Why distributed locks?
Before we get to that, let’s look at a business scenario:
System A is an e-commerce system, which is currently deployed on A machine. There is an interface for users to place orders in the system, but before placing orders, users must check the inventory to ensure that the inventory is enough before placing orders to users.
Because the system has certain concurrency, the inventory of goods will be stored in Redis in advance, and the inventory of redis will be updated when users place orders.
The system architecture is as follows:
However, there is a problem with this: if at some point the inventory of an item in Redis is 1, two requests come in at the same time, one of which goes to step 3 in the figure above and updates the inventory of the database to 0, but step 4 has not yet been executed.
The other request reaches step 2, finds that the inventory is still 1, and continues with step 3.
As a result, 2 items are sold when there is only 1 item in stock.
Obviously not! This is a classic oversold inventory problem
At this point, it’s easy to think of a solution: lock steps 2, 3, and 4 so that when they’re done, another thread can come in and execute step 2.
As shown above, use the Java-provided synchronized or ReentrantLock to hold the lock during step 2 and release the lock after step 4.
Thus, steps 2, 3, and 4 are “locked” and can only be executed sequentially between threads.
But the good times did not last long, the whole system concurrency soared, a machine can not bear. Now we need to add a machine as shown below:
After adding machines, the system looks like the one above. Oh my God!
Suppose that the requests from two users come at the same time, but fall on different machines, then can these two requests be executed at the same time, or there will be the problem of overselling inventory.
Why is that? Because the two A systems in the figure above are running on two different JVMS, the locks they add are valid only for threads in their own JVMS, not for threads in other JVMS.
Therefore, the problem here is that the native locking mechanism provided by Java fails in multi-machine deployment scenarios
This is because the locks on both machines are not the same (they are in different JVMS).
So, we just have to make sure that the locks on both machines are the same, and the problem is solved, right?
At this point, the distributed lock grand stage, distributed lock idea is:
Provide a global and unique lock acquisition “thing” in the whole system, and then each system needs to add a lock, to ask this “thing” to get a lock, so that different systems can be considered the same lock.
This “thing” could be Redis, Zookeeper, or a database.
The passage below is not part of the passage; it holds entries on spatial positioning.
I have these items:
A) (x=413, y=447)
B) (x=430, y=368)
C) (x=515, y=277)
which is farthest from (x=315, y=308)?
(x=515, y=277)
Text description is not very intuitive, let’s look at the picture below:
Through the above analysis, we know that the thread safety cannot be guaranteed by using Java native locking mechanism in the case of distributed deployment system, so we need to use distributed locking scheme.
So how do you implement distributed locks? Keep reading!
Distributed lock based on Redis
The above analysis of why to use distributed lock, here we specifically look at the distributed lock landing should be how to handle. Extension: How does Redisson implement distributed locking?
One of the most common solutions is to use Redis for distributed locking
The idea of using Redis for distributed locking is as follows: set a value in Redis to indicate that a lock has been added, and then delete the key when the lock is released.
The code looks like this:
SET anyLock unique_value NX PX 30000// Release lock: By executing a lua script // releasing the lock involves two instructions that are not atomic // using Redis lua script support features, Call ("get",KEYS[1]) == ARGV[1] thenreturn redis. Call ("del",KEYS[1])elsereturn 0endCopy the code
This approach has several main points:
-
Be sure to use the SET key value NX PX milliseconds command
If not, set the value first and then set the expiration time. This is not an atomic operation. It may break down before setting the expiration time, causing deadlock (key permanence).
-
Value must be unique
When unlocking the key, verify that the value is the same as that of the lock before deleting the key.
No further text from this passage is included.